Monitor anomalous traffic to the metadata endpoint via VPC Flow Logs (normal traffic is bounded; sudden spikes are abnormal)
Alert on outbound attempts to private networks in firewall / NAT GW logs
WAF-layer rules that alert on literal strings like 169.254.169.254 in requests

Related attacks #

Attack	Relation
CSRF (Cross-Site Request Forgery)	Confusingly named, but structurally opposite. CSRF makes the victim's browser send the request; SSRF makes the server send it
RFI / LFI (Remote/Local File Inclusion)	PHP `include`-style vulnerabilities that read URLs. Functionally overlaps with SSRF, but the result is file ingestion → RCE. Mostly closed by `allow_url_include=Off`
XXE (XML External Entity)	XML parsers resolving `<!ENTITY xxe SYSTEM "http://...">` to fetch external resources — abused as a form of SSRF
CSWSH (Cross-Site WebSocket Hijacking)	Browser-side WebSocket origin-check flaws. Different from SSRF, but similar in exploiting the "server-to-server is trusted" assumption
Smuggling (HTTP Request Smuggling)	Exploiting HTTP interpretation differences between front-end and back-end. Also a way to reach internal APIs, overlapping with SSRF's impact vector

Summary — 7 things developers must cover at minimum #

SSRF is unglamorous but one of the most dangerous entry points among modern Web app vulnerabilities to watch out for.

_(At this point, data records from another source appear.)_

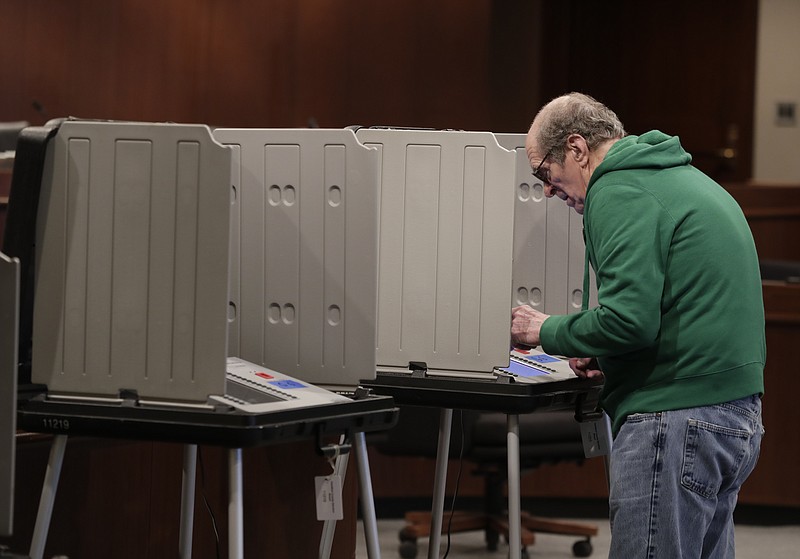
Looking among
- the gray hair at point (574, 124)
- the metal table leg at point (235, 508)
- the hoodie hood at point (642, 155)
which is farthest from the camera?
the gray hair at point (574, 124)

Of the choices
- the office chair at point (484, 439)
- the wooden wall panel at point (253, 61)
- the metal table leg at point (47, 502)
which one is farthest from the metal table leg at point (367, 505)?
the wooden wall panel at point (253, 61)

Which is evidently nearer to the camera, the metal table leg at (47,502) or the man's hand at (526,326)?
the metal table leg at (47,502)

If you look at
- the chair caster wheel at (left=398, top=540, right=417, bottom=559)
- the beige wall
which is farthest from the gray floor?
the beige wall

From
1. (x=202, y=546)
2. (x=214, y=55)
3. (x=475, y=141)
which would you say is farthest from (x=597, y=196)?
(x=214, y=55)

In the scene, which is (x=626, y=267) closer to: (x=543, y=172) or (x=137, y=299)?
(x=543, y=172)

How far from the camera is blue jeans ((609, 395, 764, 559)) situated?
1969mm

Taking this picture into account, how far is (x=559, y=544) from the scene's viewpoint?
4.23 meters

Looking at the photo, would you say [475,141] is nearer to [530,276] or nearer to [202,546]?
[530,276]

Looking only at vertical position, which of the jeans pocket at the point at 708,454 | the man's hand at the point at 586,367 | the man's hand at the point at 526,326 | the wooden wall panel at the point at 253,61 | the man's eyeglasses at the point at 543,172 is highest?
the wooden wall panel at the point at 253,61

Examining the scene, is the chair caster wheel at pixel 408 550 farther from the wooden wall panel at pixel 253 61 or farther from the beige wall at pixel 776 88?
the beige wall at pixel 776 88

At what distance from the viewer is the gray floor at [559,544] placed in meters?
4.04

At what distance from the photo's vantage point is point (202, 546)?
270cm

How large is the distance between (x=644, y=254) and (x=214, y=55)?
15.0ft

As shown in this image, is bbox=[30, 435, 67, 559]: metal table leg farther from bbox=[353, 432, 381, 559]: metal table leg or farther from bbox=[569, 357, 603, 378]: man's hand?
bbox=[569, 357, 603, 378]: man's hand
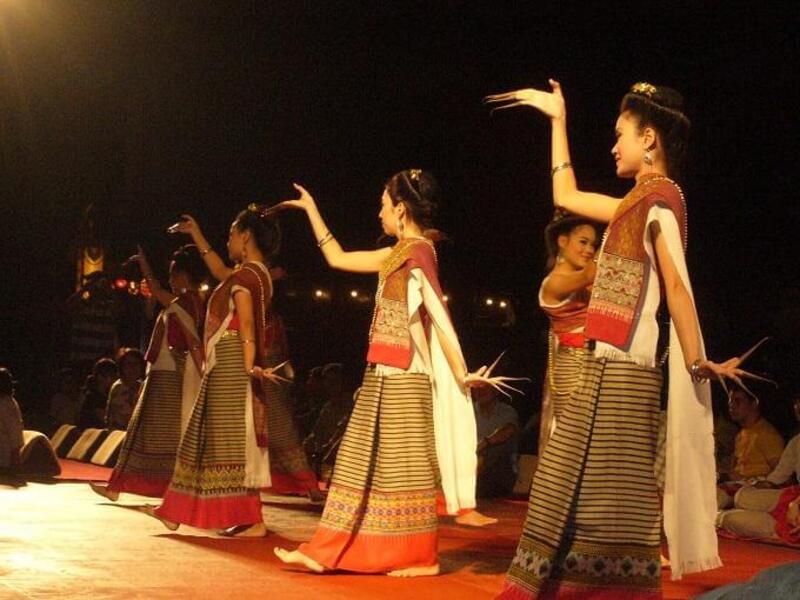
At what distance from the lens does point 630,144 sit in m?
3.84

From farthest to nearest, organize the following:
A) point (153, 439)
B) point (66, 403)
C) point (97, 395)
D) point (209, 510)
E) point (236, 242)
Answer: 1. point (66, 403)
2. point (97, 395)
3. point (153, 439)
4. point (236, 242)
5. point (209, 510)

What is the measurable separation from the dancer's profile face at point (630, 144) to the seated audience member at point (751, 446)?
4.79 m

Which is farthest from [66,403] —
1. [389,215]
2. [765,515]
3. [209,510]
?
[389,215]

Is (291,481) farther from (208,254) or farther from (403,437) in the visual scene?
(403,437)

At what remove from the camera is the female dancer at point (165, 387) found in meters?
7.77

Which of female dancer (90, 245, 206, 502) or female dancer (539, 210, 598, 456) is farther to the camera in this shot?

In today's stacks where cloud metadata / internal APIs / private networks live just one hop away, the moment "the server can fetch arbitrary URLs" arises, IAM theft, internal exploration, and lateral movement immediately become possible.

▸ 7 things developers must cover at minimum

Introduce URL allowlist validation — restrict hostnames, schemes, and ports
Validation must target the final IP after DNS resolution, mechanically rejecting private/loopback/link-local
Disable HTTP client redirect following (or re-validate the redirect target)
On AWS, require IMDSv2 (HttpTokens=required)
Tighten egress at VPC / SG — block metadata IPs and private CIDRs at the exit
Give instances / Pods least-privilege IAM roles (both action and resource)
Don't roll your own SSRF defenses — use battle-tested libraries (safe-url family)

The simplest "take a URL and fetch it" features are precisely the ones that breed SSRF. At the design stage, remember: trust boundaries cannot be defined by IP addresses — only by explicit allowlists.